(Stored items from a collection)
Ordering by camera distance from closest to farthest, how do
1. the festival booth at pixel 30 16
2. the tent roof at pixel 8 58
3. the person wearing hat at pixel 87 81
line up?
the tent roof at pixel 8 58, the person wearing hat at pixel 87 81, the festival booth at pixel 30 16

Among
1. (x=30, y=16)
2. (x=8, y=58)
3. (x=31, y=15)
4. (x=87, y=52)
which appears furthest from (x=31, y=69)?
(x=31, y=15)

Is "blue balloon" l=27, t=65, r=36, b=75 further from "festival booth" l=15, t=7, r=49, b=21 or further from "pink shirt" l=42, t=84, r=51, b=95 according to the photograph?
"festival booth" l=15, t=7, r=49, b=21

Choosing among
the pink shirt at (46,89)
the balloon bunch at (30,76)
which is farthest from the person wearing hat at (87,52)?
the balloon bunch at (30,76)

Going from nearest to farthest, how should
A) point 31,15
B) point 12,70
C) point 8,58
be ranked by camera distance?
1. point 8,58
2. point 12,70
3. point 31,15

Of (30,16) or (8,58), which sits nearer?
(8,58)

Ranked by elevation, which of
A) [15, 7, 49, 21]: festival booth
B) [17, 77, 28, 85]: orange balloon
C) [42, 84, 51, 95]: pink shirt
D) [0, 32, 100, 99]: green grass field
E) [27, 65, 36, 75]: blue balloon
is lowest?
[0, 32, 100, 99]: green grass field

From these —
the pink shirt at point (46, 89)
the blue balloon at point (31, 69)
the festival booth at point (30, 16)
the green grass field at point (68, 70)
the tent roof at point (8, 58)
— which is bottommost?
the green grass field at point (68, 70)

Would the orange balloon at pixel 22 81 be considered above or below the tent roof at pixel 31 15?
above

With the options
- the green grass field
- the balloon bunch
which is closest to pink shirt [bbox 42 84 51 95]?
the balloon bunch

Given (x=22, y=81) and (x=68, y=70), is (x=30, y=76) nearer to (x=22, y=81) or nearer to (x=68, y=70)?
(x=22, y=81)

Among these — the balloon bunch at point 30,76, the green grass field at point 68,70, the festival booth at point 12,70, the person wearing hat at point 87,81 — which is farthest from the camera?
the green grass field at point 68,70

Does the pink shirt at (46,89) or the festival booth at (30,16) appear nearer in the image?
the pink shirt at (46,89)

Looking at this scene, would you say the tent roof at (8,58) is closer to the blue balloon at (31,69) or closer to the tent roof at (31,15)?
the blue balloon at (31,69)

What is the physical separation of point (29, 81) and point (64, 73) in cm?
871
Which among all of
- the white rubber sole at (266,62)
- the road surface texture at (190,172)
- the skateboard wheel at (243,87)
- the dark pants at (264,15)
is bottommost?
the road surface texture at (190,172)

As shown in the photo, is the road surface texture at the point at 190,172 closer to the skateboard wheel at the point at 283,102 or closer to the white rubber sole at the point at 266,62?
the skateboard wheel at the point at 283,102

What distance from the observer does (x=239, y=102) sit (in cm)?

Challenge:
Format the lines of the material as a JSON list of strings, one string per line and no blank lines, beginning with the line that contains "Looking at this" and continuing through the end of the material.

Finished exercise:
[
  "Looking at this scene, would you say the tent roof at (8,58) is closer to the blue balloon at (31,69) or closer to the tent roof at (31,15)?",
  "the blue balloon at (31,69)",
  "What is the physical separation of point (29, 81) and point (64, 73) in cm?",
  "871",
  "Which among all of",
  "- the white rubber sole at (266,62)",
  "- the road surface texture at (190,172)",
  "- the skateboard wheel at (243,87)",
  "- the dark pants at (264,15)",
  "is bottommost?",
  "the road surface texture at (190,172)",
  "As shown in the photo, is the road surface texture at the point at 190,172 closer to the skateboard wheel at the point at 283,102 or closer to the white rubber sole at the point at 266,62?",
  "the skateboard wheel at the point at 283,102",
  "What distance from the observer does (x=239, y=102) sit (in cm)?"
]